Tim Kuasa Hukum Anggap Keterangan Saksi dari JPU Fatal

Anggota Tim Advokat Ahok, Teguh Samudera/Foto: Zool WNN
Anggota Tim Advokat Ahok, Teguh Samudera/Foto: Zool WNN

WinNetNews.com - Kuasa hukum Basuki Tjahaja Purnama (Ahok), Teguh Samudera meminta Jaksa Penuntut Umum (JPU) membatalkan tuntutan terhadap kliennya. Alasannya karena keterangan saksi-saksi yang dihadirkan justru fatal.

"Kami minta JPU membatalkan tuntutannya. Karena beberapa saksi menyampaikan keterangan yang cukup fatal.
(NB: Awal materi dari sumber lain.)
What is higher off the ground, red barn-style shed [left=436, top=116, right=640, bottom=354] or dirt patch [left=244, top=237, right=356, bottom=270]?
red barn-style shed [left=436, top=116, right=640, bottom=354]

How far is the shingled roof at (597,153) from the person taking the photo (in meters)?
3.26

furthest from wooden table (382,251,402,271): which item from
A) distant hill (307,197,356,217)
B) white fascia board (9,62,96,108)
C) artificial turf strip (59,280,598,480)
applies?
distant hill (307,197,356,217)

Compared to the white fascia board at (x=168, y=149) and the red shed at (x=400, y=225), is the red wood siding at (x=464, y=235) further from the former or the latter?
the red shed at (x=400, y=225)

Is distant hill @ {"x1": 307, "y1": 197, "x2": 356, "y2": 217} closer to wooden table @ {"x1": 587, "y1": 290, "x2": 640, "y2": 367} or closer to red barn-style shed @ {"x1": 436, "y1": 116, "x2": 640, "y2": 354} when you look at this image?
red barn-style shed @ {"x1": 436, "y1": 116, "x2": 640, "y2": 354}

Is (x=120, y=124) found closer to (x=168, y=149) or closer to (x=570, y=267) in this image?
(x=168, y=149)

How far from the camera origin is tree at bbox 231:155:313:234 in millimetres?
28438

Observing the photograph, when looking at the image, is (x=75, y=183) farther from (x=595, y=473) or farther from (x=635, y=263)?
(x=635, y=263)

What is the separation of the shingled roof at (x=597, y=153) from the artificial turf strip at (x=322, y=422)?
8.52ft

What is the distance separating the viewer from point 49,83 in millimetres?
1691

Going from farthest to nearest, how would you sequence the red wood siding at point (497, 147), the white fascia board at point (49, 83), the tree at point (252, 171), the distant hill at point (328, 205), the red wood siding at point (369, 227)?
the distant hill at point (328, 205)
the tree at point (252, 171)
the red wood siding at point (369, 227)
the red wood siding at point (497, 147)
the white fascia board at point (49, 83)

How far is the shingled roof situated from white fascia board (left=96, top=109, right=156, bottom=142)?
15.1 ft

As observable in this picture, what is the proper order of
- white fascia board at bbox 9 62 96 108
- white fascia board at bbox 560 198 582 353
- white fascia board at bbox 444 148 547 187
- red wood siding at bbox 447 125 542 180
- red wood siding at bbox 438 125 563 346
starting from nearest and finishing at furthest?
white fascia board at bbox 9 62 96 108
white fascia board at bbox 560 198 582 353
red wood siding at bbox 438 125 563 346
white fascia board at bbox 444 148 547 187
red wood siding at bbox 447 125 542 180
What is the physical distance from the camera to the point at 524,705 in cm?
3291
Keterangan saksi ahli seharusnya membuat fakta jadi lebih terang. Lalu, harus adil," ucap Teguh di Auditorium Kementerian Pertanian, Kamis (20/4/2017).

Menurutnya, jika mengacu pada fakta persidangan, Ahok seharusnya dituntut bebas. Pertimbangannya, dalam persidangan yang sudah berlangsung 19 kali itu sejumlah pelapor Ahok dianggap tidak ada yang melihat langsung kejadian di Pulau Pramuka, Kepulauan Seribu, lokasi pidato Ahok yang mendudukkannya ke meja hijau.

"Tidak ada fakta persidangan yang mengarah ke Basuki untuk menghina atau memusuhi umat muslim," katanya.

Sebelumnya, JPU menuntut Ahok satu tahun penjara dengan masa percobaan dua tahun penjara dalam kasus dugaan penodaan agama. Agenda selanjutnya, ketua majelis hakim Dwiarso Budi Santiarto menjadwalkan sidang pembacaan pembelaan (pledoi) oleh pihak kuasa hukum, Selasa (25/4) depan.

"Kita akan siapkan pledoi, untuk bebaskan Ahok dari tuntutan JPU," ujar Teguh.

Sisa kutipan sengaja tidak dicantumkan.